## Your assignment
When the line containing "content_type: text/plain" is reached, begin reproducing lines exactly and continue through the last line of the records below.

## Entries provided
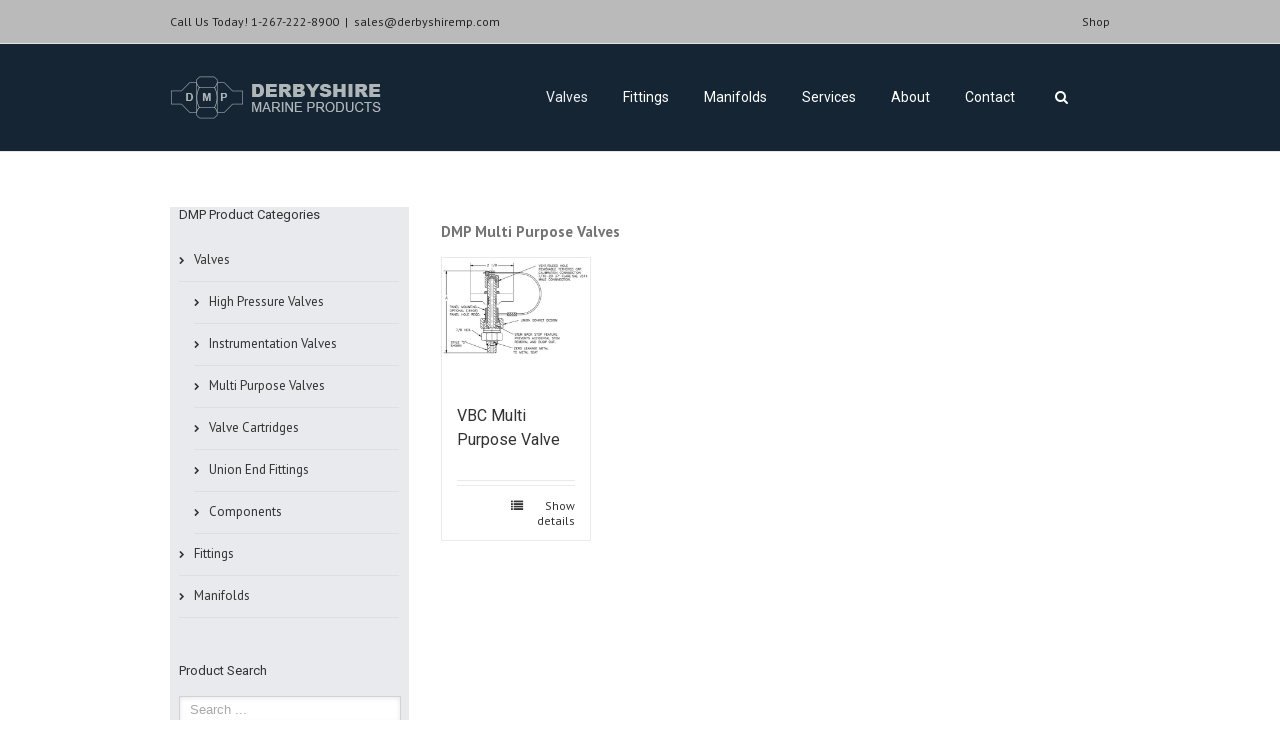

--- FILE ---
content_type: text/plain
request_url: https://www.google-analytics.com/j/collect?v=1&_v=j102&a=1530863358&t=pageview&_s=1&dl=https%3A%2F%2Fwww.derbyshiremp.com%2Fproduct-category%2Fvalves%2Fmulti-purpose-valves%2F&ul=en-us%40posix&dt=Multipurpose%20Valves%20-%20Derbyshire%20Marine%20Products&sr=1280x720&vp=1280x720&_u=IEBAAEABAAAAACAAI~&jid=1413761211&gjid=1869489855&cid=2103527874.1768719913&tid=UA-61032819-1&_gid=1499781489.1768719913&_r=1&_slc=1&z=386434811
body_size: -451
content:
2,cG-7LJXYM74VV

## Output
content_type: text/plain
request_url: https://www.google-analytics.com/j/collect?v=1&_v=j102&a=1530863358&t=pageview&_s=1&dl=https%3A%2F%2Fwww.derbyshiremp.com%2Fproduct-category%2Fvalves%2Fmulti-purpose-valves%2F&ul=en-us%40posix&dt=Multipurpose%20Valves%20-%20Derbyshire%20Marine%20Products&sr=1280x720&vp=1280x720&_u=IEBAAEABAAAAACAAI~&jid=1413761211&gjid=1869489855&cid=2103527874.1768719913&tid=UA-61032819-1&_gid=1499781489.1768719913&_r=1&_slc=1&z=386434811
body_size: -451
content:
2,cG-7LJXYM74VV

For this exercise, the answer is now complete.